— start Material provided —

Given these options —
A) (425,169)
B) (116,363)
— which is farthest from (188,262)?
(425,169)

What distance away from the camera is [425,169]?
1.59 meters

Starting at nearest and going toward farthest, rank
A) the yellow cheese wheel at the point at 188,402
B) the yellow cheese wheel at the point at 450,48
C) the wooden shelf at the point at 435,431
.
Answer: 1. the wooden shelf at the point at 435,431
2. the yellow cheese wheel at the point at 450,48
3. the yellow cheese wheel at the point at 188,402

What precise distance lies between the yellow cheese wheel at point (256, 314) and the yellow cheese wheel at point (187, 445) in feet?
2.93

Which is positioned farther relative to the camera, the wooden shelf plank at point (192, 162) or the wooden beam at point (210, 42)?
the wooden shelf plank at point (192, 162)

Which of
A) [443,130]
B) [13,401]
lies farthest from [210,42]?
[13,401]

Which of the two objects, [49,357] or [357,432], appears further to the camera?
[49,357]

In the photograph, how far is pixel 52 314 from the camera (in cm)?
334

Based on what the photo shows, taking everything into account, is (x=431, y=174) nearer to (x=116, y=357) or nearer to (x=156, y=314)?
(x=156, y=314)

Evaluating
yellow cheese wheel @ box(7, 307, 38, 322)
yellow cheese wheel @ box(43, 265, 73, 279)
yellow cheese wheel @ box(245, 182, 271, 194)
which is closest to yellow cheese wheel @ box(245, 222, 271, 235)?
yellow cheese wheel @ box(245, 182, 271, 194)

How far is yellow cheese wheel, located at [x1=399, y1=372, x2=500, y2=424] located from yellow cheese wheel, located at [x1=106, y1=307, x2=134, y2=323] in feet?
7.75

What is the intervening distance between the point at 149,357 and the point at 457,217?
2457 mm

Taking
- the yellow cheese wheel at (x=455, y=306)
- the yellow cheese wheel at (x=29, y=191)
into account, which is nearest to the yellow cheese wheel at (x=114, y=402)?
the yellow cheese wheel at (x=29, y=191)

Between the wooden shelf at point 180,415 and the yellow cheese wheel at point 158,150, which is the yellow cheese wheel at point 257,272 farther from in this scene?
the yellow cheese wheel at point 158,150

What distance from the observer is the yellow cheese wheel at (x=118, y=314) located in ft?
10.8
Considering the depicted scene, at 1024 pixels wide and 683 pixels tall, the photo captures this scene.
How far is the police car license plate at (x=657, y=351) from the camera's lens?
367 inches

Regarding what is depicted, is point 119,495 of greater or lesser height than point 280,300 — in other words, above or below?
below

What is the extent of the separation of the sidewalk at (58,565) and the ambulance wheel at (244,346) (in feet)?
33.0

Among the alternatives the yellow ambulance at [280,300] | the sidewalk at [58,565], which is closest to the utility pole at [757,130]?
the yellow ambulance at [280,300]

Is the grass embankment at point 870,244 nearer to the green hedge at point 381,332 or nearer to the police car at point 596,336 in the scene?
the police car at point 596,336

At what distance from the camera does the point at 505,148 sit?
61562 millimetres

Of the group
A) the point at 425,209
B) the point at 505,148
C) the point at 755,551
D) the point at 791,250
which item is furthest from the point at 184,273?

— end Material provided —

Exercise prompt → Copy the lines of the entries from the one containing "At what distance" through the end of the entries, inclusive, reproducing each line precisely.

Answer to the problem →
At what distance from the camera does the point at 505,148 sit?
61562 millimetres

Of the group
A) the point at 425,209
B) the point at 505,148
C) the point at 755,551
D) the point at 791,250
which item is furthest from the point at 184,273?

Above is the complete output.